Major companies in agricultural technology have joined forces with the leaders of the principal industrialized countries to focus on sub-Saharan Africa in a bid to improve agricultural productivity, fight poverty, and feed a growing population in a sustainable way.
“We commit to launch a New Alliance for Food Security and Nutrition to accelerate the flow of private capital to African agriculture, take to scale new technologies and other innovations that can increase sustainable agricultural productivity, and reduce the risk borne by vulnerable economies and communities,” the Group of Eight major industrial nations said after their conference at Camp David. The private sector pledged $3 billion to the effort, the U.S. State Department said.
Syngenta, Monsanto, and DuPont are among the companies participating in the new alliance with business investments and contributions. Syngenta will invest more than $500 million to reach more than five million farmers and spur productivity gains of 50 percent or more, CEO Mike Mack said. Syngenta will also recruit and train more than 700 new employees with a high level of agronomic specialization.

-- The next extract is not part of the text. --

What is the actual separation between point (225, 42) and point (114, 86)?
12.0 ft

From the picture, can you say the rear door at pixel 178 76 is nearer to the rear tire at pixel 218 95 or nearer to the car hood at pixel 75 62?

Monsanto Co. Chairman Hugh Grant said the company would contribute $50 million, helping to introduce new corn hybrids suitable for Tanzania and available royalty free to seed companies, among other projects and investments. DuPont’s CEO, Ellen Kullman, said the company will invest more than $3 million over the next three years to help smallholder farmers in Ethiopia to achieve food security and is sponsoring development of an index to measure the drivers of food security across 105 countries.
“Private sector companies — we estimate nearly 45 of them — will make clear and concrete commitments to invest more than $3 billion in agricultural projects and programs that will help reach millions of small-scale farmers — most of whom are women — improve their product and improve their outcomes,” said Rajiv Shah, administrator of the U.S. Agency for International Development (USAID). “G8 partners and other international development partners will reaffirm their commitment to coordinate their activities in-country and support this new public/private approach.”
“By taking this new approach, we believe that it’s possible to move 50 million people out of the condition of poverty and hunger,” Shah said.